- Text:
»»
I find these words inspiring, the more so being delivered by Dennis in his fine, strong voice, imbued by his own experience, defining his political life. Dennis was steadfast, dependable, consistent, loyal. Labour like a stick of rock, or as one political commentator wrote about him:
"Dennis Turner" he said, “Not new Labour, not old Labour. Dennis Turner is real Labour.”
Dennis was very serious indeed about his political objectives and beliefs and his determination to achieve them, but he also knew how to enjoy himself. He loved music and the company of friends. As we’ve heard, he loved a pint and he enjoyed racing, both the horses and the dogs.
His dislike was modern technology, especially pagers and computers. You would not find Dennis on Facebook. He once showed me a beer mat with an inscription which amused us both: 'Banks’s mild' it said, 'unspoilt by progress'.
During his nine years in the Lords Dennis’s passion for politics was undimmed, and he continued to pursue the causes that had engaged him all his life. We’ve heard of his campaign against poverty. He was also passionate about treating people equally especially in the provision of health services and education. Listen to Dennis in a Lords debate on education:
“Education”, he said, “empowers the individual, the family and the community, transforming lives with knowledge and opening up opportunities for economic and social advancement. In the words of William Morris, ‘the cause alone is worthy till the good days bring the best’. That day will come when all our citizens are more equal and more equally share in the wealth they have helped to create. That day, said Dennis, we shall celebrate society’s triumph over poverty and despair.”
And his passion for justice was not confined to Britain. He was a strong supporter of those in need overseas, did lots of work for the Fair Trade movement, and was there at the start as a Parliamentary Private Secretary of the then newly formed Ministry of Overseas Development.
««
- Dataset rows:
»»
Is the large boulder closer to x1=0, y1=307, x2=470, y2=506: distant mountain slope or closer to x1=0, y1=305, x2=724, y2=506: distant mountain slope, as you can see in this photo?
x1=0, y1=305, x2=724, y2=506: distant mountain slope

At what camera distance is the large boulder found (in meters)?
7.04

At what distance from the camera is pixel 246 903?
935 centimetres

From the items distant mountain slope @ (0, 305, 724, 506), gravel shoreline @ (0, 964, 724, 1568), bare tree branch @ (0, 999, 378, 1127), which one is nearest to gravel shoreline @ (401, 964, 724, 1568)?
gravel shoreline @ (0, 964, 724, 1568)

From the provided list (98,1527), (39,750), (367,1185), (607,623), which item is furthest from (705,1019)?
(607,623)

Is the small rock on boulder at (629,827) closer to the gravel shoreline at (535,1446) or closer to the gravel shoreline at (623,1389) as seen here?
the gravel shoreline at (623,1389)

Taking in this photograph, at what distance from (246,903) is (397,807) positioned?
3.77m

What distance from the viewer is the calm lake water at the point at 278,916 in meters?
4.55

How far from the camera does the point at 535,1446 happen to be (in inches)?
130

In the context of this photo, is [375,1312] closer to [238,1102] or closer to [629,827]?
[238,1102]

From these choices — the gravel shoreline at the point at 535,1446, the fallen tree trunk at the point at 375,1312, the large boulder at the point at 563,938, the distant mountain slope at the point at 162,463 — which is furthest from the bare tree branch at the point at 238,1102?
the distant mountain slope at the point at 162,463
««
- Given problem 1: Switch "pint" to "glass of wine" in the text about Dennis Turner, and give the passage again starting at "I find these" and ending at "and the dogs.".
- Given problem 2:
Answer these questions from the text about Dennis Turner:
(a) What beer was named on the beer mat Dennis once showed?
(b) How many years did Dennis spend in the Lords?
(c) Which movement did he do lots of work for?
- Given problem 3: Render this sentence from the text about Dennis Turner in Spanish: "He loved music and the company of friends."

- Task response 1:
I find these words inspiring, the more so being delivered by Dennis in his fine, strong voice, imbued by his own experience, defining his political life. Dennis was steadfast, dependable, consistent, loyal. Labour like a stick of rock, or as one political commentator wrote about him:
"Dennis Turner" he said, “Not new Labour, not old Labour. Dennis Turner is real Labour.”
Dennis was very serious indeed about his political objectives and beliefs and his determination to achieve them, but he also knew how to enjoy himself. He loved music and the company of friends. As we’ve heard, he loved a glass of wine and he enjoyed racing, both the horses and the dogs.

- Task response 2:
(a) Banks's mild.
(b) Nine years.
(c) The Fair Trade movement.

- Task response 3: Le encantaban la música y la compañía de los amigos.